Following on from my recent success in catching and ringing Redwings feeding in the garden, I've had a bit of success with their larger Scandinavian cousins! Having a number of apple trees in the garden we've been getting a few each winter feeding on windfalls.  I've never had any success mist netting them in previous years but this year I've been using the whoosh net I've built with a remote release mechanism I can fire from the warmth and comfort of the conservatory. See blog post here about the whoosh net and how it works.

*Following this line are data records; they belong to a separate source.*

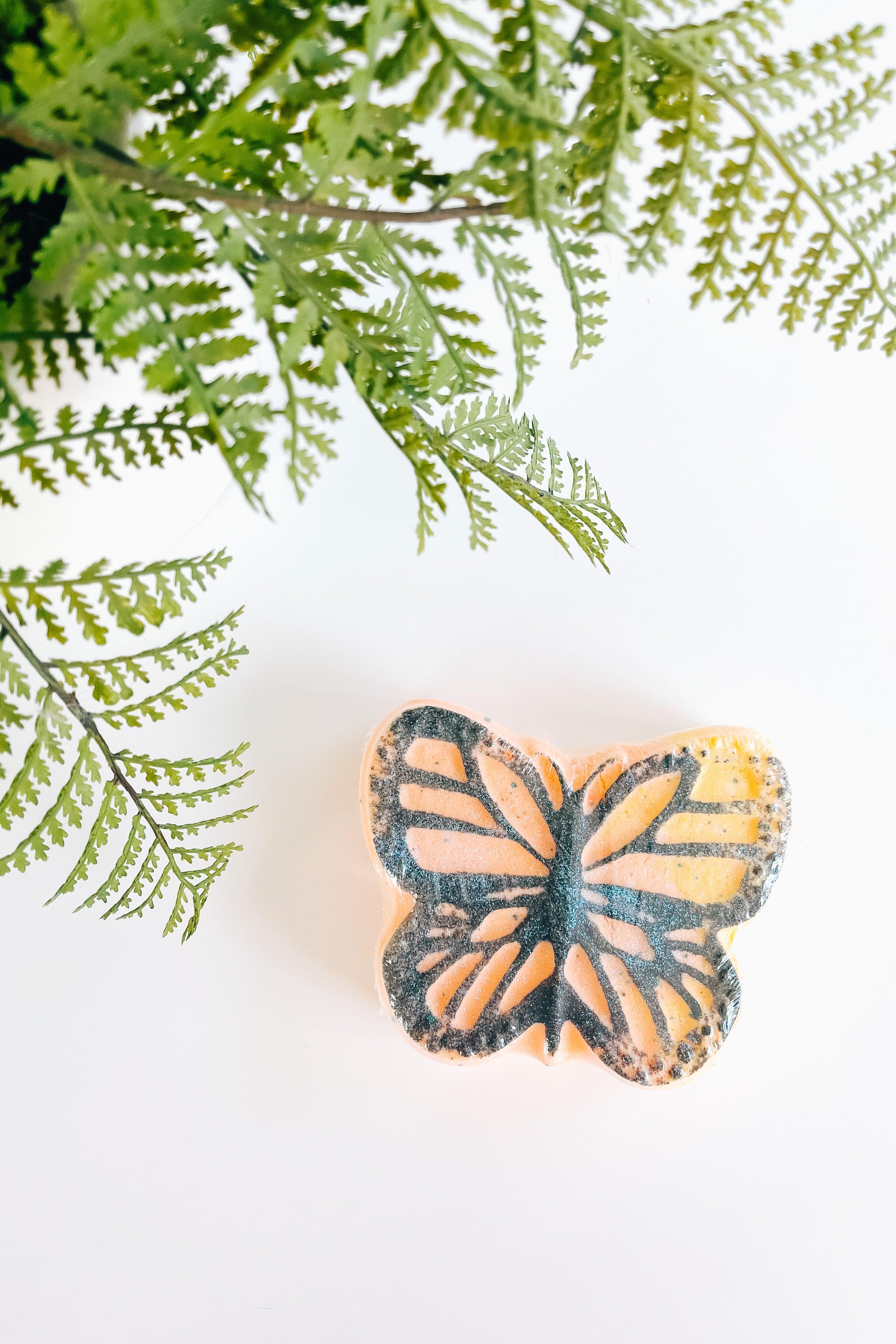 Butterfly-shaped bath bomb with orange, yellow, and black colors next to green fern leaves on white background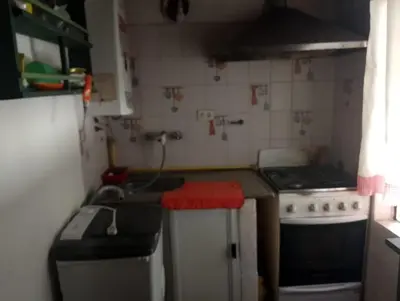 a small kitchen with a stove and a sink at Departamento mina clavero in Mina Clavero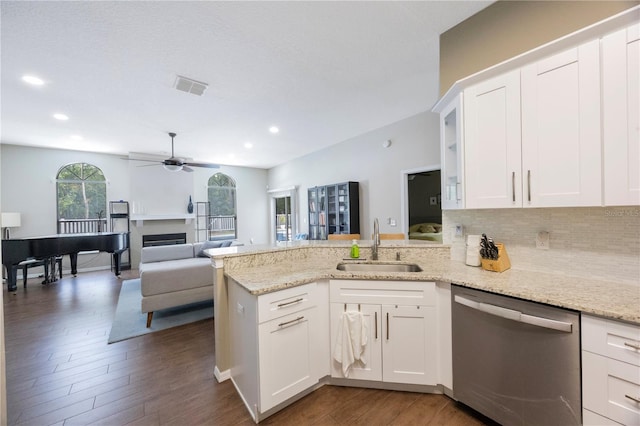 18520 Ambly Ln, Tampa, FL 33647 - kitchen with stainless steel dishwasher, a sink, a peninsula, dark wood-type flooring, and backsplash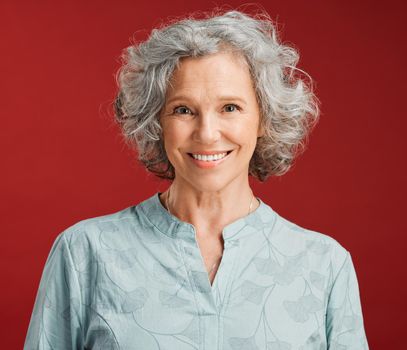 . Portrait of senior, happy and cheerful woman standing against a red studio background. Mature woman with healthy, white and clean teeth showing oral and dental health with a friendly bright smile.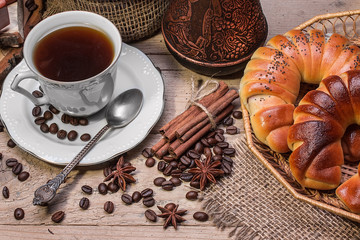     Cup of hot coffee and fresh croissants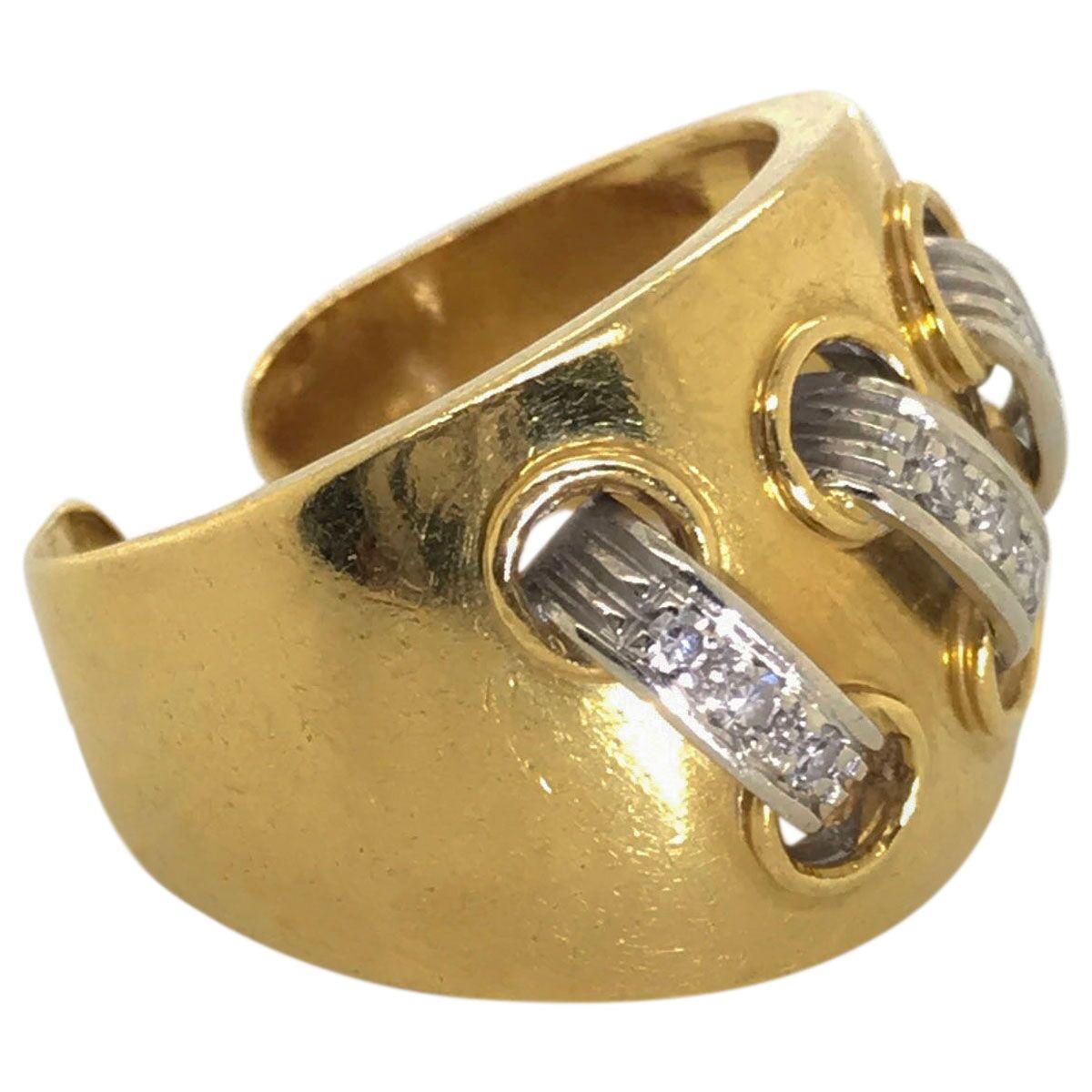 Cartier chic! This fabulous and stylish 'Lace Up' ring is designed with an open back so it can be resized to suit but it's best worn on the middle finger for a super cool look. Fashioned in 18k yellow and white gold, it is designed as a wide ring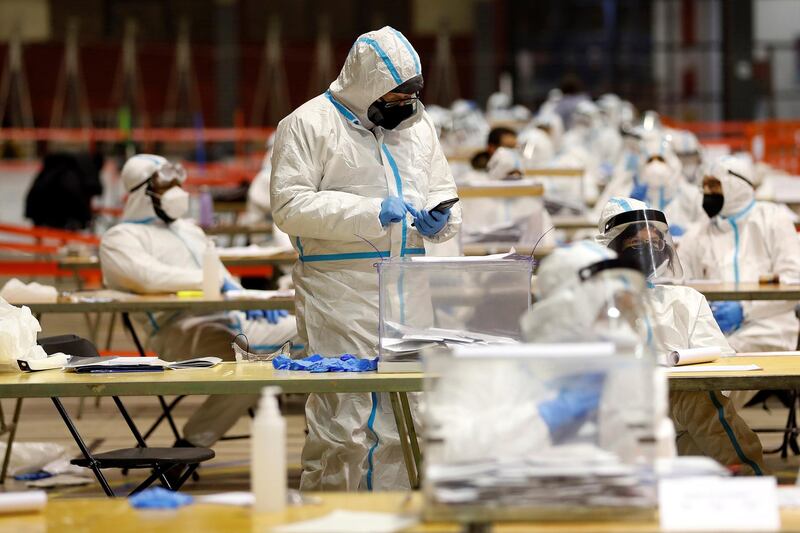 Designated members of the polling stations wear personal protective equipment during the Catalonian regional elections at a poll station in Barcelona, Catalonia, Spain,. EPA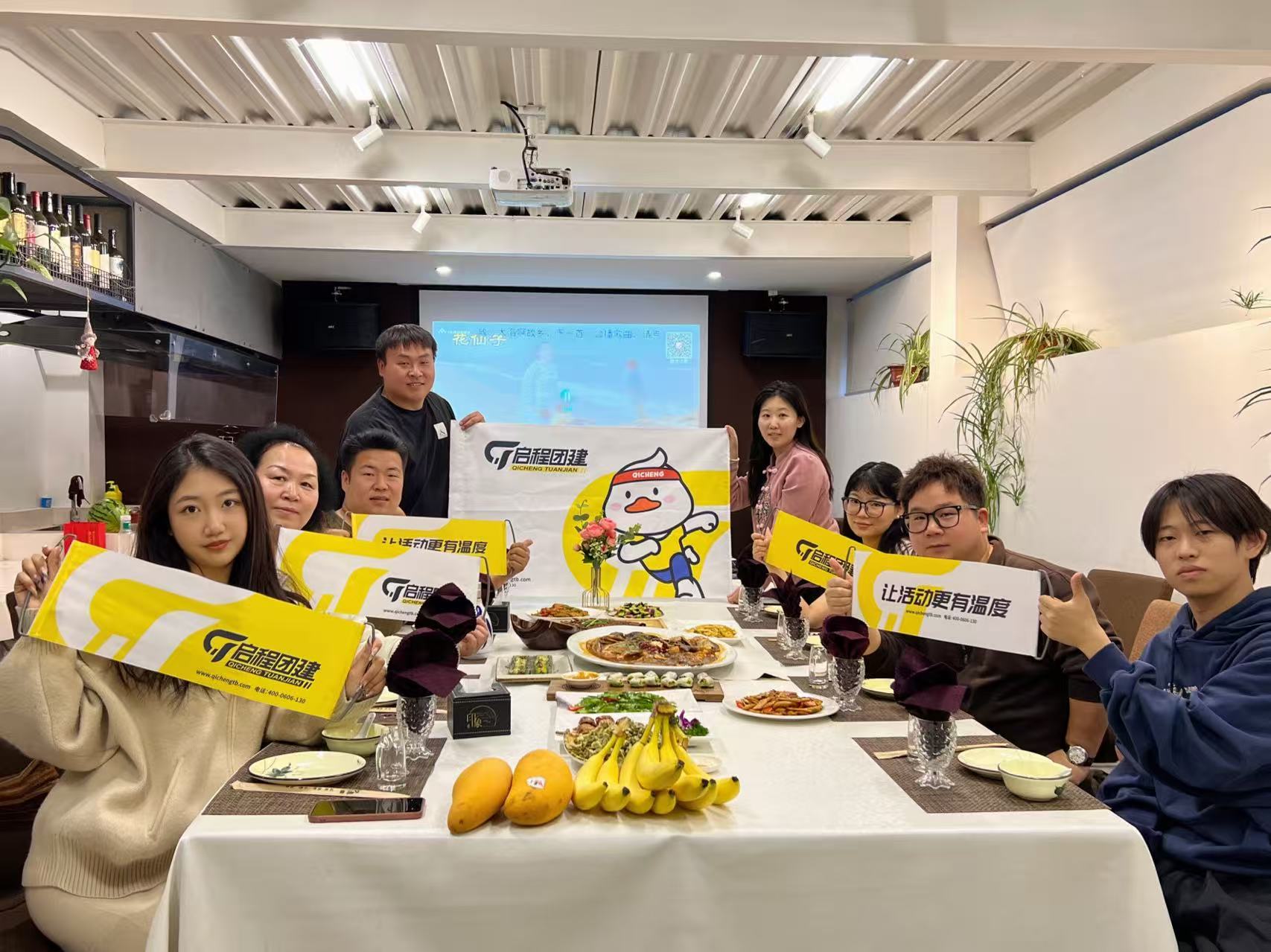 团队成员手持启程品牌旗帜和标语的聚会合影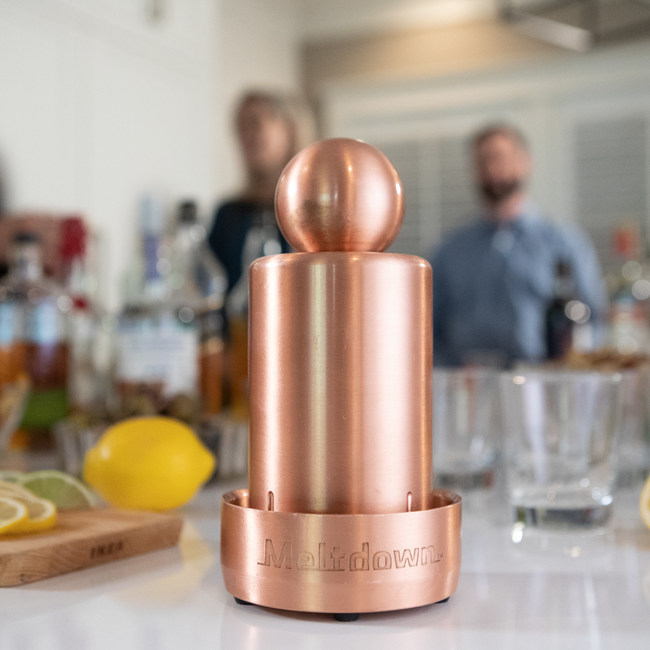 Meltdown is the ultimate ice cream ball press.  Made from 99.8% solid copper, Meltdown makes exquisite scoops of ice cream.  The scoop is the perfect shape for the ice cream in your drink.  Compared to ice cubes, a scoop of ice has 24% less surface area on the drink.  This means less beverage dilution for the same cooling power.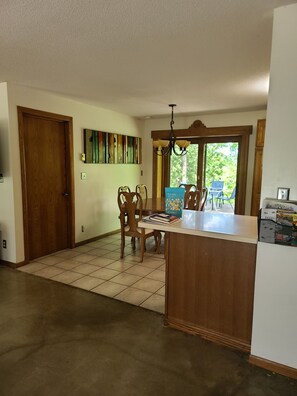 Un coin repas avec une table et des chaises en bois, un lustre et une vue sur l’extérieur grâce à une grande fenêtre.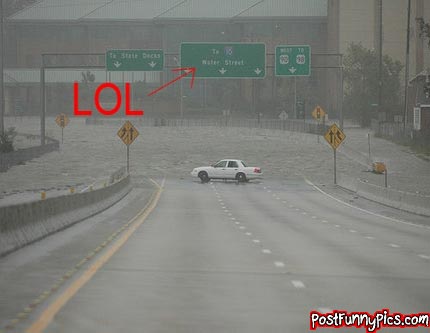 2000 Mercury Grand Marquis - A white 2000 Mercury Grand Marquis navigates a flooded road under highway signs.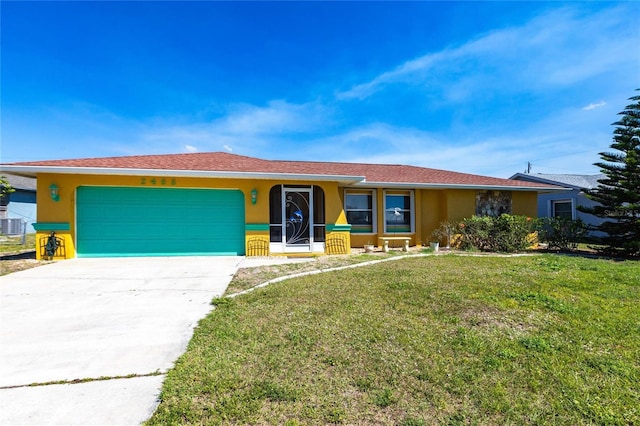 ranch-style house featuring an attached garage, driveway, a front lawn, and stucco siding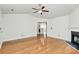 Open-concept living room boasting hardwood floors and a view into the kitchen at 9232 Four Mile Creek Rd, Charlotte, NC 28277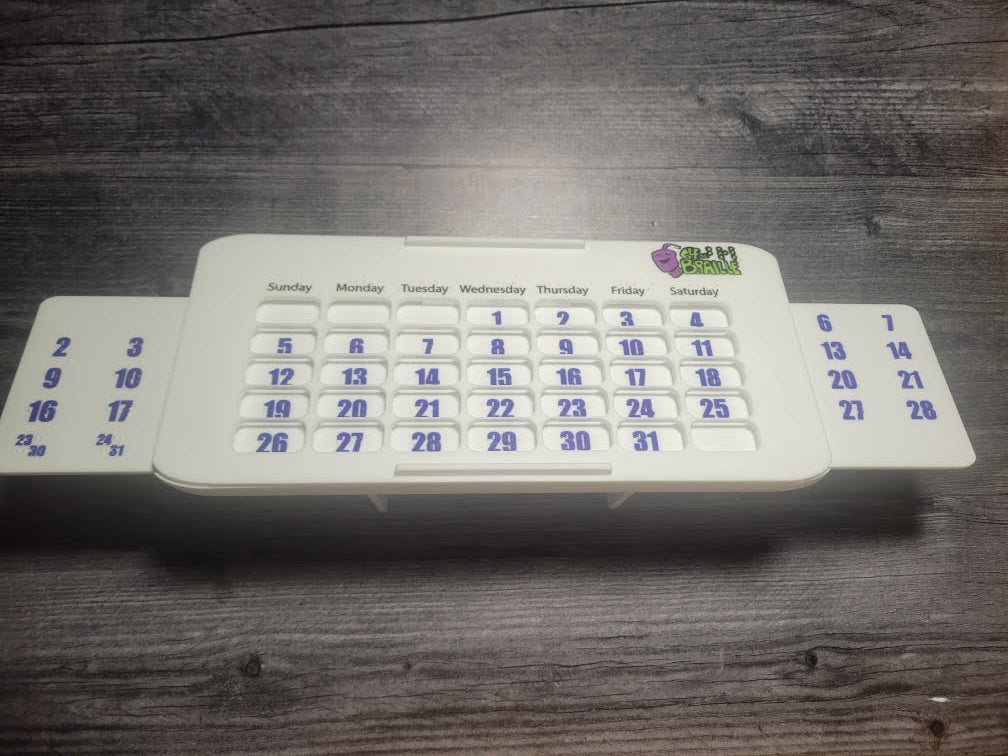 perpetual calendar sitting with it's back on the desk showing the full length of the calendar.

Fieldfares are extremely protective and territorial so its unusual to get more than 2-3 feeding in the garden on their preferred apple at the same time so I wasn't expecting to catch big numbers. So far I've caught three and three Blackbirds. All three Fieldfares were sexed as males based on the pattern of the black markings concealed in the centre of the grey crown feathers -- see photo below. Females have a much narrower black 'arrowhead'.

Two have been adult males (Euring age 4) and one a 1st winter (Euring age 3). Fieldfares are aged on the shape of the tail and the presence, or otherwise, of a moult limit in the greater coverts. 1st year birds will undergo a partial post juvenile moult in their first autumn but usually won't moult all the greater coverts so you can generally find a moult limit between the older juvenile feathers and the recently grown adult type.

 Beautiful birds and a real treat to see them up closely - I've not ringed very many as theyre usually difficult to catch.

14 Dec 2019


Redwings are one of the highlights of the birding autumn. For  me nothing epitomises the change of the season from summer to autumn than the first 'tseep' calls of Redwings passing over in the dark as they migrate from their Scandinavian and Icelandic breeding grounds to feast in our hedgerows over winter.

We are lucky to get them feeding in the garden on the numerous hawthorn and yew berries we have most years and I look forward to catching and ringing a few of these special little thrushes.

This year has been a good one with 1-2 caught most sessions when I've been able to put a net up either at dusk or early morning The bonus has been catching a few Blackbirds and a Song Thrush as well. The Blackbirds feel like they may be migrants. Big chunky birds with long wings and hefty weights.

The Redwings I've been catching are the Scandinavian race Turdus iliacus iliacus rather than the darker and more rarely seen Icelandic race coburni

See here for my experiences with both races on Fair Isle in 2017.

Above: Song Thrush - a 1st ringed in the garden although they are regular visitors

Note the juvenile type tail feathers in the photo above - nice and pointed. The bird below appears to have accidentally lost T5 & T6 on the left side of its tail and the new ones are adult type & much more rounded.

Above: Redwing showing how they got their name!